Registros de origem:
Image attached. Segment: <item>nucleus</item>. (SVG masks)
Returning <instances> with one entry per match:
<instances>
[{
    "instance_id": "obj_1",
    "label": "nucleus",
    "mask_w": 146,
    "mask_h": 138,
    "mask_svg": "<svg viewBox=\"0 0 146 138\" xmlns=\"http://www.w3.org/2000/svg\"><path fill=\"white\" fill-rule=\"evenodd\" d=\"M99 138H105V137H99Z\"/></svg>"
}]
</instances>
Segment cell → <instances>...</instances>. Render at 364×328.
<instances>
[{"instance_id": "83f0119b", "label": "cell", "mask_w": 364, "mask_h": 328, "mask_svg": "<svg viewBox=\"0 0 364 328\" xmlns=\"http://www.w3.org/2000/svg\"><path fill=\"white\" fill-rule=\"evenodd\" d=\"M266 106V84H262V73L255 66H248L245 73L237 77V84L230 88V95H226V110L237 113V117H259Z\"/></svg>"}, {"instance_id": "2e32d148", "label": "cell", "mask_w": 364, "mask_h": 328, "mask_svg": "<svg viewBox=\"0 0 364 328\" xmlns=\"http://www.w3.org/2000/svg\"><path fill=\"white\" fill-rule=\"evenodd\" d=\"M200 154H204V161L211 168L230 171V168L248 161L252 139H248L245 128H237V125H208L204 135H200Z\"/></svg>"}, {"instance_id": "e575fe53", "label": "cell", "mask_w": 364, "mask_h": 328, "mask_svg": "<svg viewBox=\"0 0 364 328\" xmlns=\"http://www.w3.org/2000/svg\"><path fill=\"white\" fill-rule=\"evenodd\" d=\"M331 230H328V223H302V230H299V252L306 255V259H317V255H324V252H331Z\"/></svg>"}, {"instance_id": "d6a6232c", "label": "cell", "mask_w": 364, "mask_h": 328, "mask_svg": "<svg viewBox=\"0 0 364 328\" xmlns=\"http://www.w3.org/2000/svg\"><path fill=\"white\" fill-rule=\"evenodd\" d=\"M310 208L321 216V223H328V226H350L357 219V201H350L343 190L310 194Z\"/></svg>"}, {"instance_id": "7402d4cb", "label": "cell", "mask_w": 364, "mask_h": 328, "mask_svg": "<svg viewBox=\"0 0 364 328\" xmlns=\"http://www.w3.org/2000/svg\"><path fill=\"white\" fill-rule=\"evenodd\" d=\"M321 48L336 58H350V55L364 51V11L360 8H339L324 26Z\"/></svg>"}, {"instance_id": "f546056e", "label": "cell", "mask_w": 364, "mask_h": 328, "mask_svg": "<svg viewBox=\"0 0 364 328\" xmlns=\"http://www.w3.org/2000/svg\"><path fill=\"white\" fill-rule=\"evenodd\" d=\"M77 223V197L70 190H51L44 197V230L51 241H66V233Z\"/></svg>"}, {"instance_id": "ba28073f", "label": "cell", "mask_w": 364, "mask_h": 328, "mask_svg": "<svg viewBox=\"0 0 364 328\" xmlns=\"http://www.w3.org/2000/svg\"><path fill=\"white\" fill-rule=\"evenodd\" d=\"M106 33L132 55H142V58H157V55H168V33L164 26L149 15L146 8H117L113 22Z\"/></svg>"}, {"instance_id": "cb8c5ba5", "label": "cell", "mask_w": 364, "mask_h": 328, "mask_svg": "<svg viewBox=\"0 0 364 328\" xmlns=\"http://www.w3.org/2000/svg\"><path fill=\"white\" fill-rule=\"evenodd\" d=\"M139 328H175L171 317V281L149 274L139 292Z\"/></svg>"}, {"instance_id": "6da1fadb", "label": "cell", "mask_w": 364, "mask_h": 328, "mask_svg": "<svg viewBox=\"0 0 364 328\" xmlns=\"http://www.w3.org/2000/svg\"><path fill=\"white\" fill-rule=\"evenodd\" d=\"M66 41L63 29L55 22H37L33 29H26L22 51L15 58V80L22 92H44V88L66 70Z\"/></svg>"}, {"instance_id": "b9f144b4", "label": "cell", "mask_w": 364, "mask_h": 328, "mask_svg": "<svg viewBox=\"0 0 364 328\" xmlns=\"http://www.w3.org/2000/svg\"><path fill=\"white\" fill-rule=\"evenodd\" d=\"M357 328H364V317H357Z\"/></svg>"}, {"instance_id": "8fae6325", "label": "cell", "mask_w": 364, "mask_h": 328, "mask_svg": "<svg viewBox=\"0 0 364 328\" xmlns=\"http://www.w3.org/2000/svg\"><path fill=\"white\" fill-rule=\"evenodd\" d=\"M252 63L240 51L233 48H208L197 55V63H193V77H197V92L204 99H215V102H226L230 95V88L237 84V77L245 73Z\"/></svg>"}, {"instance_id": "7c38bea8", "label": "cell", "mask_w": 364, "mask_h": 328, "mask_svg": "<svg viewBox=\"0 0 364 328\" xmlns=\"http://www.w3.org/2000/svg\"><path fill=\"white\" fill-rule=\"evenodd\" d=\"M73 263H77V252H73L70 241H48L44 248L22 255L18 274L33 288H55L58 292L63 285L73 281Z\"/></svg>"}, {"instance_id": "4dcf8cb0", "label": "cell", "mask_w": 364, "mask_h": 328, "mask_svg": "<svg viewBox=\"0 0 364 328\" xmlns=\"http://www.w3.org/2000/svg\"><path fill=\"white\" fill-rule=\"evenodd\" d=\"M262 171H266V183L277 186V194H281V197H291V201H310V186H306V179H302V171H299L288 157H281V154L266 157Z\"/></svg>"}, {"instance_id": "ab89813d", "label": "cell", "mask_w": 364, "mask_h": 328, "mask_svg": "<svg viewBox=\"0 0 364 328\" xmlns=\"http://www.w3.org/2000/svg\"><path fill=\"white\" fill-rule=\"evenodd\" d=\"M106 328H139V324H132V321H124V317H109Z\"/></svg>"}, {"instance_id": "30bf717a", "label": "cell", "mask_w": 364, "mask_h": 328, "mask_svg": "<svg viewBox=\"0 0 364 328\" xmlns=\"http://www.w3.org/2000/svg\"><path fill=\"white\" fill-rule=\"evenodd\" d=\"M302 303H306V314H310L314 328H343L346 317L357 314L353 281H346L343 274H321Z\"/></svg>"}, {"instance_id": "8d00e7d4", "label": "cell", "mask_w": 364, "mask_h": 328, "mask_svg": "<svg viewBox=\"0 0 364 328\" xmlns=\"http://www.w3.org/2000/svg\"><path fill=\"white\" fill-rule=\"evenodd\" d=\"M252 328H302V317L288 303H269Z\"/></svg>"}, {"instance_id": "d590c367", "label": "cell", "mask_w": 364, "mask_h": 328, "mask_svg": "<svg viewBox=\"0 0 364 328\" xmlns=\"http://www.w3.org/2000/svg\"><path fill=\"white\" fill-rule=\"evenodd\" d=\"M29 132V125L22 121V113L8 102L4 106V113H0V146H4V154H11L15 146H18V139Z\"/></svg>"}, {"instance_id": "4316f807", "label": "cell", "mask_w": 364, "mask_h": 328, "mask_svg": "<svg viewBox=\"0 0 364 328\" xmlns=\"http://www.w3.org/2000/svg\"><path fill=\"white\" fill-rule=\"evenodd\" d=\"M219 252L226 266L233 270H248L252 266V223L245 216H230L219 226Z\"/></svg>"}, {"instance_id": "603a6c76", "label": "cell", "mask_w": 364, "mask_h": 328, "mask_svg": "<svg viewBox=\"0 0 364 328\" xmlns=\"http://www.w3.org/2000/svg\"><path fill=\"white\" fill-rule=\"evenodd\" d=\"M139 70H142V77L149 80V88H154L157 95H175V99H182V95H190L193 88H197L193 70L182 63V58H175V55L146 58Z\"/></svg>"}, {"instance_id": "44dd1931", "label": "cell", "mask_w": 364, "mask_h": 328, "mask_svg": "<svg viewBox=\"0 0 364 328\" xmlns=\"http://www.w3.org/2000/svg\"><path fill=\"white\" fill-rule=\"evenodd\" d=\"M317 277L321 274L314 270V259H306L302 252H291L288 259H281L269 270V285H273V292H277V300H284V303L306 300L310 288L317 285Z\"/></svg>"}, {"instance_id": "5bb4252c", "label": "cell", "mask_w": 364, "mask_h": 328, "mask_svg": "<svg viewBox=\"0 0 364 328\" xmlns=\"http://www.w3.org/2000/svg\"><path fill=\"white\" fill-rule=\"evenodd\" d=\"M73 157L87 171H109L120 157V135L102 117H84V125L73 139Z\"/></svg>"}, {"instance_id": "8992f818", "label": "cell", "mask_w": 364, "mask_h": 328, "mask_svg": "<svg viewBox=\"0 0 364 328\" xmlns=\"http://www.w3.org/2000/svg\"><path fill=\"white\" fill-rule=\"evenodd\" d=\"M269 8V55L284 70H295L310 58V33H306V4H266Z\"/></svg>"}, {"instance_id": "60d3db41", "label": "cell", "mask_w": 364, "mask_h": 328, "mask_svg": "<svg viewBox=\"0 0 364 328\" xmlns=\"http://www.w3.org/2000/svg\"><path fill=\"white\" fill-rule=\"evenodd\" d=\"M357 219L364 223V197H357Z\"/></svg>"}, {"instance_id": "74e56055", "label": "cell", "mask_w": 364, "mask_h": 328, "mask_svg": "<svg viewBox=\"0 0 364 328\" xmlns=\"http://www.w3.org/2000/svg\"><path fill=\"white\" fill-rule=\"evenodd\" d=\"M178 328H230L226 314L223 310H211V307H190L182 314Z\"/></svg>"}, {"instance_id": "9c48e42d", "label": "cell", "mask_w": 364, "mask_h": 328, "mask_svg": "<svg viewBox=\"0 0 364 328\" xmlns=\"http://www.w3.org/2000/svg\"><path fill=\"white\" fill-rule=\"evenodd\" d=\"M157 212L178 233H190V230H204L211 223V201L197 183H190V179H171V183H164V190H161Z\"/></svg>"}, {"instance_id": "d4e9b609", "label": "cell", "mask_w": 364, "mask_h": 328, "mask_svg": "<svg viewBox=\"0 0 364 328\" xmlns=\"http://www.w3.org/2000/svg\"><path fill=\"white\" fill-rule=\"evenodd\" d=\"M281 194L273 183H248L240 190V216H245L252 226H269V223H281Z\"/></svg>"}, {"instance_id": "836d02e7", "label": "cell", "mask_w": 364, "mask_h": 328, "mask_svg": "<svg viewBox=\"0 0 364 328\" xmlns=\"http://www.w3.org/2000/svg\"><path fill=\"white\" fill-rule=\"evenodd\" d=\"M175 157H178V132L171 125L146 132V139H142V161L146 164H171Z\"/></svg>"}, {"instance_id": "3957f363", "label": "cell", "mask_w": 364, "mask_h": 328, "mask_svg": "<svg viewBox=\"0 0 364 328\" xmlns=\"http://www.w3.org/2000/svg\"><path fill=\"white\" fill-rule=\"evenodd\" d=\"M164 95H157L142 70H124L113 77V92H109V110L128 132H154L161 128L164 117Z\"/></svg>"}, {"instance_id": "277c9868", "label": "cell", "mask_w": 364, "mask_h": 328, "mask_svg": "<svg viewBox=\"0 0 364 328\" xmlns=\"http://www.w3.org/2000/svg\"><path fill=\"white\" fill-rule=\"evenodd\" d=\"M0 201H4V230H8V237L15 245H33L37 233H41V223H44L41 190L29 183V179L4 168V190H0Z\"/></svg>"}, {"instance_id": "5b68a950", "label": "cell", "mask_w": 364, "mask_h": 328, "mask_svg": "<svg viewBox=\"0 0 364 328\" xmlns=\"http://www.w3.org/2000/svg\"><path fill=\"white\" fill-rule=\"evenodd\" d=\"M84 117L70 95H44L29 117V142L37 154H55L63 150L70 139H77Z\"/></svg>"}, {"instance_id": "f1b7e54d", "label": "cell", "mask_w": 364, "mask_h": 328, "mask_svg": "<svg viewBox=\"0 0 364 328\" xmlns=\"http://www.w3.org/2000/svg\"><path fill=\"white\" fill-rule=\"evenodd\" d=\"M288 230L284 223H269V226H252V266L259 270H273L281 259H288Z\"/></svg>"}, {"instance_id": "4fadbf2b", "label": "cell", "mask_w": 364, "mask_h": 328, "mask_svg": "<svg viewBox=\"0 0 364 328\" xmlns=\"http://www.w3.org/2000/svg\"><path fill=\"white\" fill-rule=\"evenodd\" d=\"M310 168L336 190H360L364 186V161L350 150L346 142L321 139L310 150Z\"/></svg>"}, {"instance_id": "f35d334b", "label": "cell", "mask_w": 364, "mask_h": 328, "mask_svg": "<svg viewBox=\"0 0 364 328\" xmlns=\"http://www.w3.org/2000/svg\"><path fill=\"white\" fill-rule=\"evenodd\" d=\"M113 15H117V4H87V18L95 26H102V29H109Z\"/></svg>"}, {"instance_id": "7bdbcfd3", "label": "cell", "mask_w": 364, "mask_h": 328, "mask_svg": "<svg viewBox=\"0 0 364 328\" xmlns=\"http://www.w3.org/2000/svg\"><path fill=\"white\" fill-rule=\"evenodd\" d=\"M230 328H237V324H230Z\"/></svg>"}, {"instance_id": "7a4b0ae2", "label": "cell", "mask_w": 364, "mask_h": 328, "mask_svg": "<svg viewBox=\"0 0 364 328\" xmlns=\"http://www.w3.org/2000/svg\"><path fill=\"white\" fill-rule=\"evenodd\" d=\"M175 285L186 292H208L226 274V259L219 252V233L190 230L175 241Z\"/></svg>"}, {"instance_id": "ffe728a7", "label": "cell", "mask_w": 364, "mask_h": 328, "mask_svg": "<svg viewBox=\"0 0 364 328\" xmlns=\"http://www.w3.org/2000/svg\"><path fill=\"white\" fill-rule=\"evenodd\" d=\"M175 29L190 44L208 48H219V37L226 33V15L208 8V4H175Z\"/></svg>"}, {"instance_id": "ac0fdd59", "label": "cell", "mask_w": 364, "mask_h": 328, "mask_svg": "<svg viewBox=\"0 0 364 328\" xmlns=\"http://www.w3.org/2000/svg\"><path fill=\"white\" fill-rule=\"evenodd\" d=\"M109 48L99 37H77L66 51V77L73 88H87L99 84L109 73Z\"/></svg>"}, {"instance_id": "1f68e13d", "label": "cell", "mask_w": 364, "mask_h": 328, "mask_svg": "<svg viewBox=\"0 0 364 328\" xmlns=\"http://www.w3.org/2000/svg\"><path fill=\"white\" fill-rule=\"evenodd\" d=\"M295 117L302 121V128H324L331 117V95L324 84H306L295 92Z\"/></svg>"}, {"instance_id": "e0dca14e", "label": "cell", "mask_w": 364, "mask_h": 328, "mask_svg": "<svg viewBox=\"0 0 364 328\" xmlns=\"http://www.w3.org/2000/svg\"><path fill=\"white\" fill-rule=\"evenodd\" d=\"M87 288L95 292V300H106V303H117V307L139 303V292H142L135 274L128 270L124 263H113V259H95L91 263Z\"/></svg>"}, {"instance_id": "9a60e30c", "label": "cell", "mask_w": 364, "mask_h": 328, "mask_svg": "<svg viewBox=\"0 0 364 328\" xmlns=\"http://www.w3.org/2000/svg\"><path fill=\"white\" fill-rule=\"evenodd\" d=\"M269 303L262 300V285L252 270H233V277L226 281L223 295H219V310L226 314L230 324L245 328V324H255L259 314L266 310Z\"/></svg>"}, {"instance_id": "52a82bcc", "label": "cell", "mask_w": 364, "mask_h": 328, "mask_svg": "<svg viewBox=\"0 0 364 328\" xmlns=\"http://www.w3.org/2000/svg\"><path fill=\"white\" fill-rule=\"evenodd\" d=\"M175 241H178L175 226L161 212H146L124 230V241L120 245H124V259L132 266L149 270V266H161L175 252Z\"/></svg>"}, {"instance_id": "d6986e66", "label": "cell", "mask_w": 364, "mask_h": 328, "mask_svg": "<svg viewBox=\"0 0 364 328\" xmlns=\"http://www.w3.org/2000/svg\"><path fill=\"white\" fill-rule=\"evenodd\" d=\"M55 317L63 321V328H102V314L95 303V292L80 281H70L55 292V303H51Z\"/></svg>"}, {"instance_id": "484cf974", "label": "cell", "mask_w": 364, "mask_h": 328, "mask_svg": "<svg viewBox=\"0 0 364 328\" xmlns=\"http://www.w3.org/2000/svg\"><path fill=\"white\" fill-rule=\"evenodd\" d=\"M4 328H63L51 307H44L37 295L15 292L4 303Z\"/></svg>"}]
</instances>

INSTRUÇÃO ESCRITA: Reúna todas as linhas do material que contêm a palavra "nucleus".

RESULTADO DA TAREFA:
Image attached. Segment: <item>nucleus</item>. (SVG masks)
    "label": "nucleus",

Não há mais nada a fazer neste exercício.